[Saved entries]
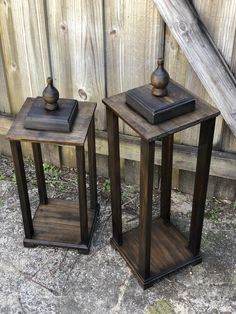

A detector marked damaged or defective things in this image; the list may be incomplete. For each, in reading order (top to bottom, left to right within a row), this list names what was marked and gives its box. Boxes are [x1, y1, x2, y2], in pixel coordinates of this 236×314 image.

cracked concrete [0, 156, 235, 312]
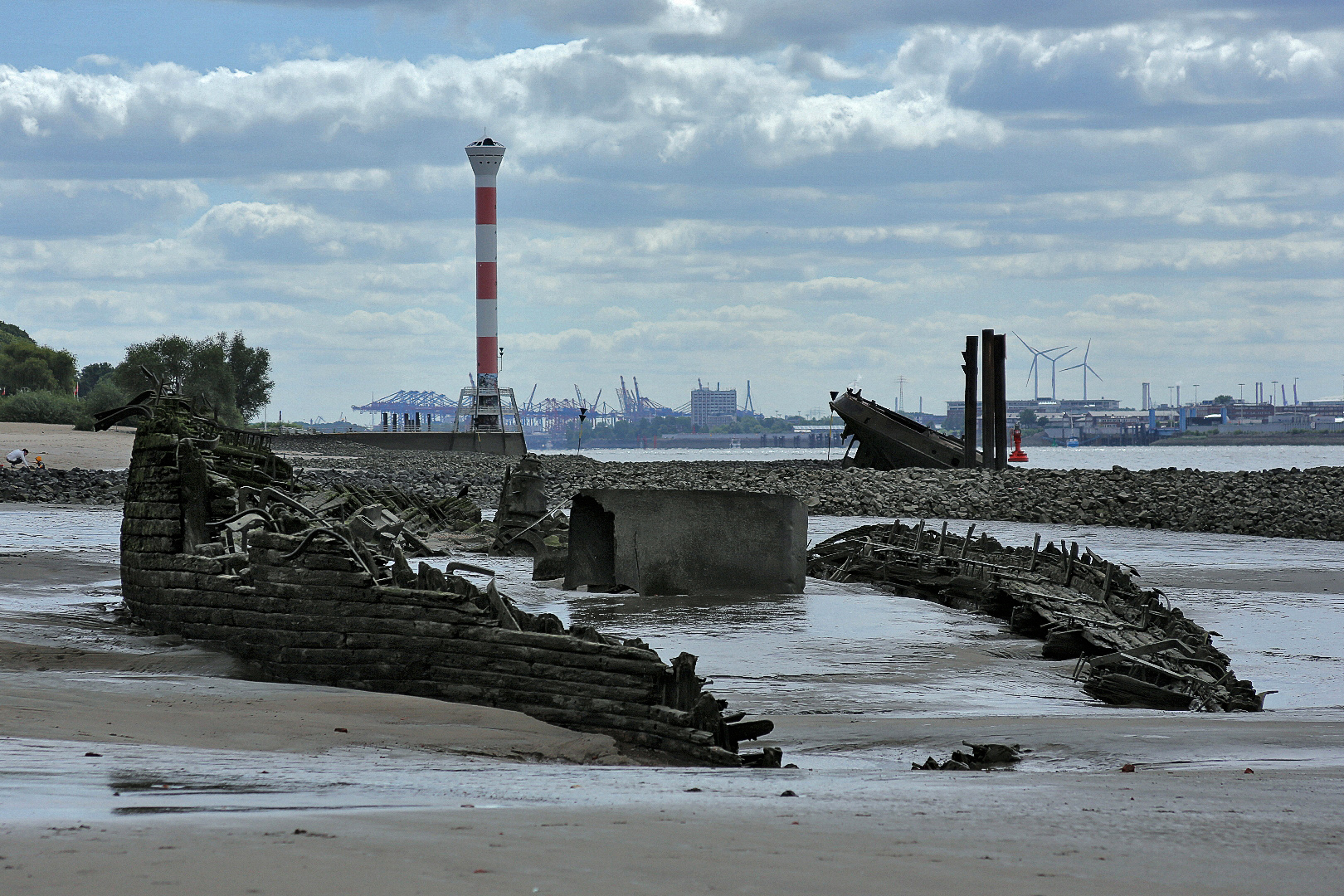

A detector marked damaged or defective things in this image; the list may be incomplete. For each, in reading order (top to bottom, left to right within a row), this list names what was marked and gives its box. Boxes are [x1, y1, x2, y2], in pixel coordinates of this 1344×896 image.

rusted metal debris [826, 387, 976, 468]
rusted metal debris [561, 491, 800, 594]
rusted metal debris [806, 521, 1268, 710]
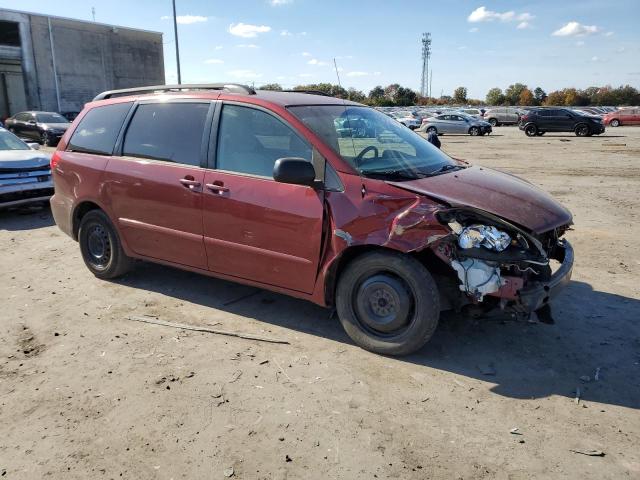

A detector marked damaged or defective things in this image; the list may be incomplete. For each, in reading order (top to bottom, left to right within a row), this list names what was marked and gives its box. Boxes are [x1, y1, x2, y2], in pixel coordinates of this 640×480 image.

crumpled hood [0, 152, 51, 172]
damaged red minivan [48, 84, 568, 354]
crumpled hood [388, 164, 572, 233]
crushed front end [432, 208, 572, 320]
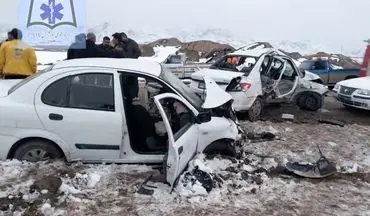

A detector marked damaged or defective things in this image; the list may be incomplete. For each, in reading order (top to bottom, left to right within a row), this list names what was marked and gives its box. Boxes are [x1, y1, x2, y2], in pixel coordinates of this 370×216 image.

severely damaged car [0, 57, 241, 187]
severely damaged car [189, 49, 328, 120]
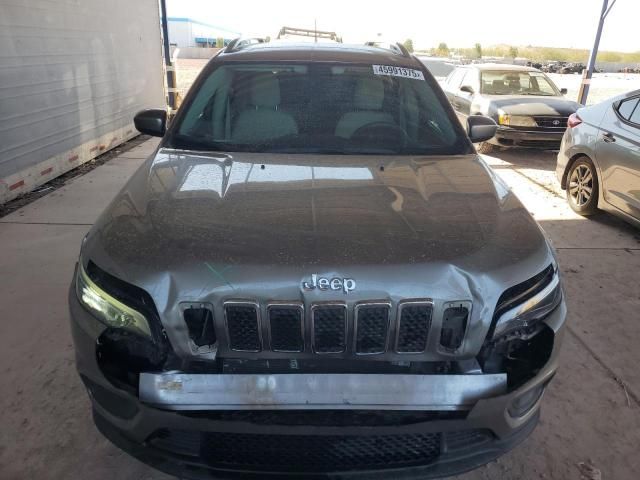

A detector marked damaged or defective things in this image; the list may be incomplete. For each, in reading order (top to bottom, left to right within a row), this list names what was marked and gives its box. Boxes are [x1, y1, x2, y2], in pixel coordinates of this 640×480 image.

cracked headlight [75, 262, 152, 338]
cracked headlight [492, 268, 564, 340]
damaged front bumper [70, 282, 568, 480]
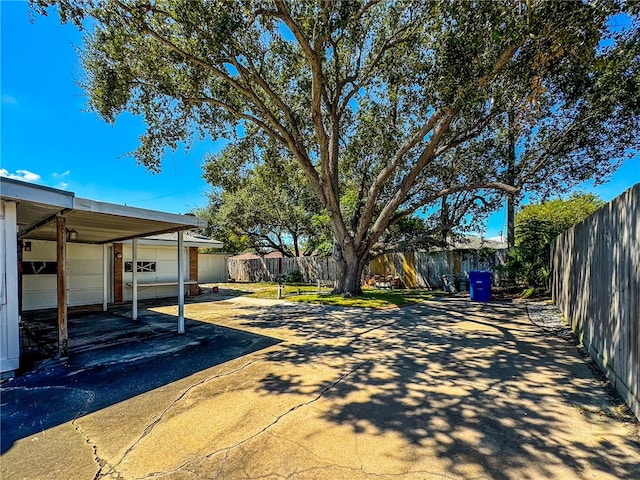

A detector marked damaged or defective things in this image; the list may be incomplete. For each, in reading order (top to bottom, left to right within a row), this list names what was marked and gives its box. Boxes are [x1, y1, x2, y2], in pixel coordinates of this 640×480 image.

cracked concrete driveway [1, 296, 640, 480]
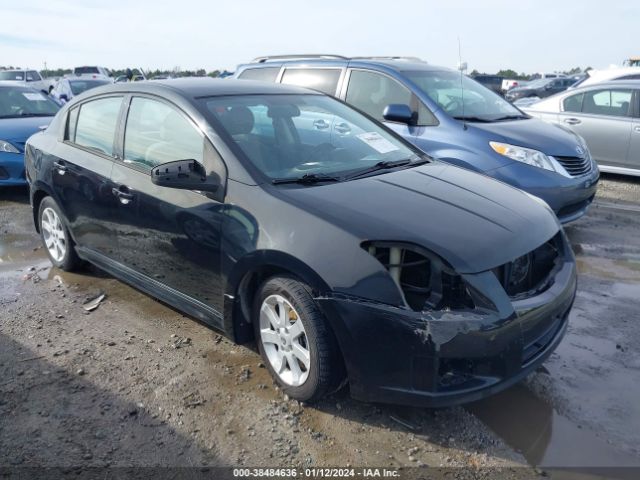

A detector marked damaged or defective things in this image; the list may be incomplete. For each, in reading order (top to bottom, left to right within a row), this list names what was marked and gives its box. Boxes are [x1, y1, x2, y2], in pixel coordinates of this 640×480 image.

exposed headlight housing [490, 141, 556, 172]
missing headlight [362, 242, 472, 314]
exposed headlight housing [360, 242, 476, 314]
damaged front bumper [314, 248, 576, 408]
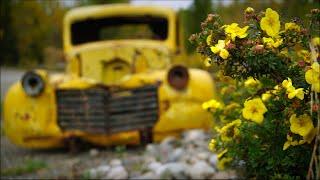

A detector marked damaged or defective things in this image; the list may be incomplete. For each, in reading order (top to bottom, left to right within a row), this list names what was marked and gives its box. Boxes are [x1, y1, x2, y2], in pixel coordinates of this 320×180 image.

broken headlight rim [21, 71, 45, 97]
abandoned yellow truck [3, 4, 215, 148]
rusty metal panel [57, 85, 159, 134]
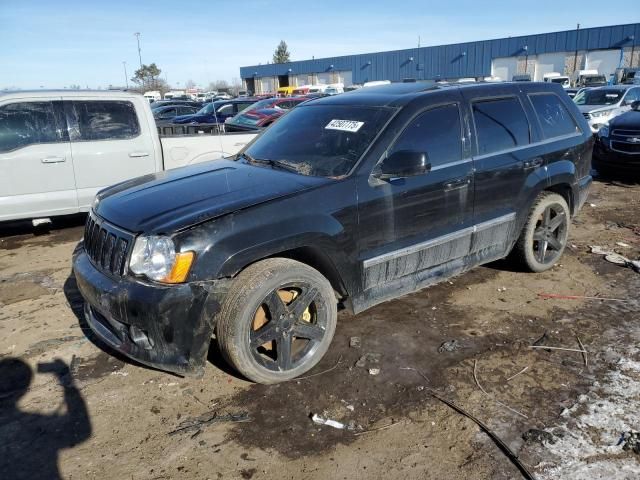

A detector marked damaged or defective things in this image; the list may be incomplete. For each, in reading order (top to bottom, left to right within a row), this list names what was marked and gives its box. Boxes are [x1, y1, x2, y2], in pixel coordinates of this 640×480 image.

Instruction:
Extract every line of the data above word for word, leaving the pictures out of your answer.

Task result:
A detector marked damaged or defective things in this image; the list may be incomplete. For each, in reading order (top to bottom, left to right within a row), this list names what was marked and gives its box. Boxes are [x1, y1, x2, y2], in pixel coordinates of this 236×314 image.

cracked concrete [0, 156, 235, 312]

A detector marked damaged or defective things in this image; the list may be incomplete. For each, in reading order (top to bottom, left to right within a row), this list names what was marked and gives its box. Boxes are [x1, y1, x2, y2], in pixel coordinates of this 1344×896 image.

rusted metal debris [826, 387, 976, 468]
rusted metal debris [561, 491, 800, 594]
rusted metal debris [806, 521, 1268, 710]

A detector marked damaged or defective things in this image; the list may be incomplete. For each, in reading order (top to bottom, left to right within a row), this list names what was marked and gives its box. Boxes are [x1, y1, x2, y2], in pixel coordinates of this 640×480 image.

crumpled hood [0, 152, 51, 172]
damaged red minivan [48, 84, 568, 354]
crumpled hood [388, 164, 572, 233]
crushed front end [432, 208, 572, 320]

A detector marked damaged or defective things in this image; the list may be incomplete. For each, in reading order (top to bottom, left to right within a row), this list names what was marked and gives its box. Boxes are [x1, y1, x2, y2], in pixel coordinates of this 370×216 image.

severely damaged car [0, 57, 241, 187]
severely damaged car [189, 49, 328, 120]

A detector marked damaged or defective things in this image; the list may be incomplete. For each, in reading order (top to bottom, left to right within a row), this list names what was marked and gives its box. Boxes are [x1, y1, x2, y2], in pixel coordinates of this 640×480 image.

cracked headlight [75, 262, 152, 338]
cracked headlight [492, 268, 564, 340]
damaged front bumper [70, 282, 568, 480]

A detector marked damaged or defective things in this image; the list may be incomplete. For each, in reading order (top to bottom, left to right within a row), this list names what was marked and gives its box. Boxes are [x1, y1, x2, y2], in pixel coordinates of this 640×480 image.

cracked concrete driveway [1, 296, 640, 480]

A detector marked damaged or defective things in this image; the list may be incomplete. For each, in reading order (top to bottom, left to right within a row), this list names what was marked and gives its box. Boxes are [x1, y1, x2, y2], in pixel coordinates of this 640×480 image.

exposed headlight housing [490, 141, 556, 172]
missing headlight [362, 242, 472, 314]
exposed headlight housing [360, 242, 476, 314]
damaged front bumper [314, 248, 576, 408]

A detector marked damaged or defective things in this image; the list may be incomplete. For each, in reading order (top to bottom, left to right within a row), this list names what was marked and gives its box. Boxes are [x1, y1, x2, y2], in pixel coordinates of this 320×180 image.

broken headlight rim [21, 71, 45, 97]
abandoned yellow truck [3, 4, 215, 148]
rusty metal panel [57, 85, 159, 134]

A detector marked damaged or defective things in this image; the list may be incomplete. For each, in reading order (top to bottom, left to right within a row), this list names what was marked and gives its box. Boxes are [x1, y1, x2, y2], in pixel coordinates of this 640×480 image.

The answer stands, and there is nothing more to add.